リリースの説明によると目指す姿は「人・企業が集まり交わることで新たな『価値』を生み出す舞台」とある。集まる、交わるのであれば、大丸有内にはすでに複数のインキュベーション施設(起業者の事業拡大や成功を支援する施設)などがある。だが、そこには今まで「アーティスト」はいなかった。しかも、話を聞くとアーティストだけではなく、もっと多様な人たちが集まる街が模索されていた。

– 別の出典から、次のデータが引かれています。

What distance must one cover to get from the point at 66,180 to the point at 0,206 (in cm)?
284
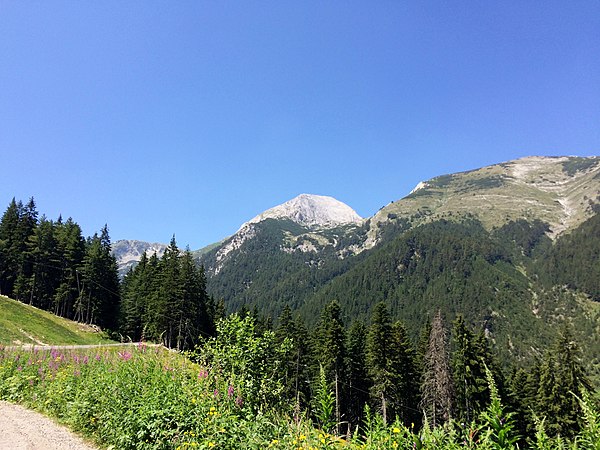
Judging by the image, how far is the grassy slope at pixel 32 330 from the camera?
37125 millimetres

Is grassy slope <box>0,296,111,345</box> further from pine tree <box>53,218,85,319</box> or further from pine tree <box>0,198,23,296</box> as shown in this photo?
pine tree <box>0,198,23,296</box>

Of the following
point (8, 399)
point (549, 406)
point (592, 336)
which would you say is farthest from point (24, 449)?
point (592, 336)

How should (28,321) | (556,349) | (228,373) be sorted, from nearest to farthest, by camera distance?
(228,373), (556,349), (28,321)

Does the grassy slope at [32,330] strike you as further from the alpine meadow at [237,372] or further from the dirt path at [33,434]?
the dirt path at [33,434]

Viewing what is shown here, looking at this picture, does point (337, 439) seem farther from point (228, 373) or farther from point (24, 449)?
point (24, 449)

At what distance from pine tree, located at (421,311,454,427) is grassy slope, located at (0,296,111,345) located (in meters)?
44.4

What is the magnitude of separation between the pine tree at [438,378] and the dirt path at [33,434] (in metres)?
41.6

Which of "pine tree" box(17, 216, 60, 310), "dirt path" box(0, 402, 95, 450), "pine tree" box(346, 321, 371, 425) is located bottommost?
"pine tree" box(346, 321, 371, 425)

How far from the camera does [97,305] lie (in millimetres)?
66688

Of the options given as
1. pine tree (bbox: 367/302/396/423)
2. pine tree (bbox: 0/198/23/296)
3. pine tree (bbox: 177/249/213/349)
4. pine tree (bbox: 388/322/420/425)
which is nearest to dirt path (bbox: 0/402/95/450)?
pine tree (bbox: 367/302/396/423)

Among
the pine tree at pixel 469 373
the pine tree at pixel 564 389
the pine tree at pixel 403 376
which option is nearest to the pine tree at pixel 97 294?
the pine tree at pixel 403 376

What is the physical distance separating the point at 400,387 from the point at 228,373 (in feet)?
147

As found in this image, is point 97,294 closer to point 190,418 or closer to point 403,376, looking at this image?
point 403,376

「現在の大丸有の就業者数は約28万人。オフィスに席があり、コロナ前には毎日出勤していた人たちです。丸ノ内NEXTステージでは1週間に数時間だけ来る人なども含め、大丸有に関わる人を100万人にしようと考えています。
そのためには就業者だけでは足りませんし、そもそも就業者もコロナ禍でオフィスに行かなくて済むようになり、減ってきています。面白いイベントで人を呼ぶだけではそこまでは増やせません。
考えたのは大丸有を1回きりではないつながり・役割のある居場所にすることで、自分の意思でやりたいことがある人たちが来たいと思える場所にすることです」(山元氏)
「バー変態」が生む、熱いリアルな人間関係
そのために先導プロジェクトでは建替えまでの期間限定ながら常設の2つの場所を作った。ひとつは新有楽町ビル10階にある「有楽町『SAAI』 wonder working community」(以下、SAAI)と名付けられた、見え方としてはシェアオフィスだ。

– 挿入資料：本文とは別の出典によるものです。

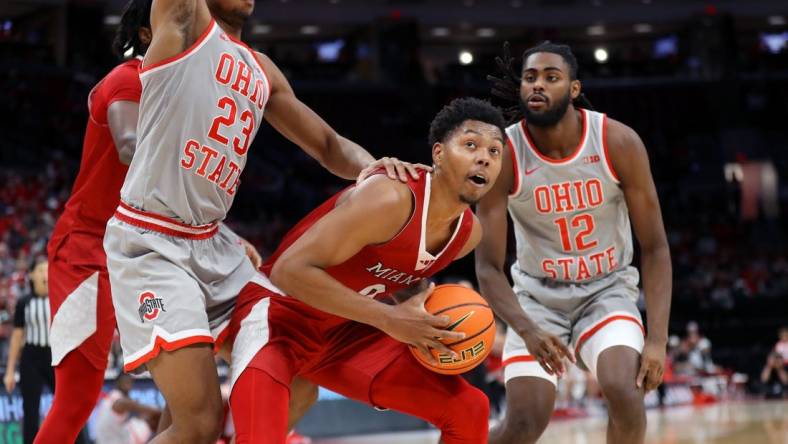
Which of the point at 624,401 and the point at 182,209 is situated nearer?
the point at 182,209

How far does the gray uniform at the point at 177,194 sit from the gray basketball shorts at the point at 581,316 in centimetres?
175

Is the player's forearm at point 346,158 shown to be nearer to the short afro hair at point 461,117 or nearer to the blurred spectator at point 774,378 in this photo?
the short afro hair at point 461,117

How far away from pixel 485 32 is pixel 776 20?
8.89 m

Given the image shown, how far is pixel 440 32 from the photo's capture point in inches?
1228

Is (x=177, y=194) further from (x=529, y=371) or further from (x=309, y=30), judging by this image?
(x=309, y=30)

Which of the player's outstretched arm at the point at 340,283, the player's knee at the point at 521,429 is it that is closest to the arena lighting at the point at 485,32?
the player's knee at the point at 521,429

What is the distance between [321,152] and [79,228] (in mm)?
1161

「アイデアをおもいつき、カタチに」する場として位置付けており、主にビジネスパーソンを対象に新規事業の提案など、何かをやりたいと思っている人をターゲットに想定している。それ以外には兼業、副業の人もいれば、スタートアップの人たちもおり、現状350人くらいが参加している。
「リモートワークの場でもありますが、基本はコミュニティー。自分で動く、やりたいことがある人の背中を押す、あるいはまだその思いに気づいていない人を目覚めさせる場になればと考えています。

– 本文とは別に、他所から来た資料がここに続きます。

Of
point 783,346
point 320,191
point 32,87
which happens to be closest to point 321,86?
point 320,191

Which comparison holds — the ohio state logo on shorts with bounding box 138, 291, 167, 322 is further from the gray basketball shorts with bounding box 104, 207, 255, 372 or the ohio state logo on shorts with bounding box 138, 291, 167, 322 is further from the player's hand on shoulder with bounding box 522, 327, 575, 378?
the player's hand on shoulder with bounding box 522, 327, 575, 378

私自身、この10数年で会社、働き方、働く場所やルール、ツールが変わったことで個人の意思でこうすべきと考えたことが仕事で反映されるようになり、それが非常に楽しい。これが働く意味だろうと思います。アサインされる人から自分で動く人になることで仕事をタスクではないモノにしていく。そんな場を想定しています。
そのため、参加する際には面談を実施し、将来何がしたいかを必ず聞きます。コミュニティマネージャーが常駐しており、メンバーと会話をしたり、メンバー同士をつなげる手助けをしたりしています」(山元氏)
それ以上にSAAIらしい仕掛けとして用意しているのが『バー変態』だ。施設中央にカウンターのあるバーコーナーを設けており、SAAIメンバーの希望者が交代でチーママ、チーパパを務めるという。コミュニティマネージャーにつないでもらうだけではなく、“自分からつながりに行く”という場なのだ。
コロナ禍でしばらくはオンラインイベントを開催してきたが、リアルの熱量は全然違うと山元氏。オンラインだとイベントが終わった途端に画面がぷつんと切れておしまいだが、リアルだと終了後も会話が続き、名刺交換その他一見無駄な時間が続く。
オンラインで一度会った人と意気投合、一緒にビジネスをしようという展開まではなかなかたどり着きにくいが、リアルだと時としてそこまで一気に行ってしまうこともある。バー変態は個人対個人の、そうした熱い出会いの場所を目指しているのだ。